In deze zaak gaat het om de intrekking en terugvordering van bijstand van appellant door het college van burgemeester en wethouders van Sittard-Geleen. Appellant ontving sinds 11 februari 2000 bijstand op basis van de Participatiewet (PW). Het college heeft op 21 maart 2019 besloten om de bijstand van appellant met terugwerkende kracht vanaf 1 januari 2013 in te trekken en een bedrag van € 80.285,27 terug te vorderen. Dit besluit volgde op een onderzoek naar de rechtmatigheid van de bijstand, waarbij bleek dat appellant verschillende bankrekeningen en een creditcard niet had gemeld, wat leidde tot de conclusie dat hij de inlichtingenverplichting had geschonden.

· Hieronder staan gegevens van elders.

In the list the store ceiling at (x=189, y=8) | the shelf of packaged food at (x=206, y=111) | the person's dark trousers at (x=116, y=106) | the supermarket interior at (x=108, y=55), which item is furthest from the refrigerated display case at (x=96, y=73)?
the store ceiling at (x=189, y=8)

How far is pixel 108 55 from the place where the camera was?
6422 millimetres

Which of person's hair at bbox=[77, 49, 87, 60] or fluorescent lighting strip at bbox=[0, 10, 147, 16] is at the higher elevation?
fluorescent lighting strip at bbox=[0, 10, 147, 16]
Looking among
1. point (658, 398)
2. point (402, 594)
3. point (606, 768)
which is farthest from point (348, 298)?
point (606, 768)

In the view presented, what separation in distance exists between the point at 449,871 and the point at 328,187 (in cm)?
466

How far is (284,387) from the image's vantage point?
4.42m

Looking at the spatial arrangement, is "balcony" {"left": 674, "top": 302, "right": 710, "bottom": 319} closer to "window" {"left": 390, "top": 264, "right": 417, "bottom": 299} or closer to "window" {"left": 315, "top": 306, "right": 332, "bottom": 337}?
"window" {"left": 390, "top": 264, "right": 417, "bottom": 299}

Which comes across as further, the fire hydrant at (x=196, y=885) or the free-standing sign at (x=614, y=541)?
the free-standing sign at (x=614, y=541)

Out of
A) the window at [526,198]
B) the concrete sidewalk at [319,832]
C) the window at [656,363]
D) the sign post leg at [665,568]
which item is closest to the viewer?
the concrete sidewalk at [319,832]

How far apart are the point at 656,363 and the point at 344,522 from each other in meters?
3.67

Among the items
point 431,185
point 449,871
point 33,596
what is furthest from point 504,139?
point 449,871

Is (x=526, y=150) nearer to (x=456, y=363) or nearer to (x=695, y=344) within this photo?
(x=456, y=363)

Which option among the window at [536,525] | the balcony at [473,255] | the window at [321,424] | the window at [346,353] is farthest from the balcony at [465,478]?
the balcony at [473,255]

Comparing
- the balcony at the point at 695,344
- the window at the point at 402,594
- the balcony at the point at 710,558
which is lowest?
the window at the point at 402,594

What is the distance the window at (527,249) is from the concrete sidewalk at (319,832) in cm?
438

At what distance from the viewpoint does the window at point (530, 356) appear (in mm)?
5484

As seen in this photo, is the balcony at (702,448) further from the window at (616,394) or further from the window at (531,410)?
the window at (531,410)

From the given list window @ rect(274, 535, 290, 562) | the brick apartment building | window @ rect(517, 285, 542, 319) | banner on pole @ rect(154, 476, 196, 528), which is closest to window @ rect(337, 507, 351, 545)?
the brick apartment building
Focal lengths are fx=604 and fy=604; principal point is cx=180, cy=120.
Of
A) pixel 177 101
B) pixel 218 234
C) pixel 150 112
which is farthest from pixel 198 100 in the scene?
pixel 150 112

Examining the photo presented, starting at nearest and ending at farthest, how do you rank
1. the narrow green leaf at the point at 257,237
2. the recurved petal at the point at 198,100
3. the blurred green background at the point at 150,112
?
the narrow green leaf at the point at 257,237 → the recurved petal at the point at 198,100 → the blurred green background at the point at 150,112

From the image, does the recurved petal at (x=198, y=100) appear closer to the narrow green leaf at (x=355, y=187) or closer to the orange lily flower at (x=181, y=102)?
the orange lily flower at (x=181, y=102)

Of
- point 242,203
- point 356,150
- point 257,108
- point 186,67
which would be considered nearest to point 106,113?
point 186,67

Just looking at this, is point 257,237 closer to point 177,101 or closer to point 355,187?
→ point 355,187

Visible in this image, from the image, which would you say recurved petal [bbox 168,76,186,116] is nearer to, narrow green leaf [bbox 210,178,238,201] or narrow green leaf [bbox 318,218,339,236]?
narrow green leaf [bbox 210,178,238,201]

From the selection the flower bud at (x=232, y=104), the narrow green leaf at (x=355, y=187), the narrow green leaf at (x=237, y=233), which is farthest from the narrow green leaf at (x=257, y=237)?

Appellant heeft bezwaar gemaakt tegen de besluiten van het college, maar het college heeft deze bezwaren ongegrond verklaard. De rechtbank heeft de beroepen van appellant tegen de bestreden besluiten eveneens ongegrond verklaard. In hoger beroep heeft appellant aangevoerd dat het college niet alle op de zaak betrekking hebbende stukken heeft overgelegd en dat hij de inlichtingenverplichting niet heeft geschonden. De Centrale Raad van Beroep heeft echter geoordeeld dat het college aan zijn verplichtingen heeft voldaan en dat appellant de inlichtingenverplichting wel degelijk heeft geschonden. Het hoger beroep van appellant is niet-ontvankelijk verklaard in de tweede zaak omdat er geen procesbelang was.
De Raad bevestigt de eerdere uitspraken en handhaaft de intrekking van de bijstand en de terugvordering van het bedrag. De uitspraak is gedaan op 30 mei 2023.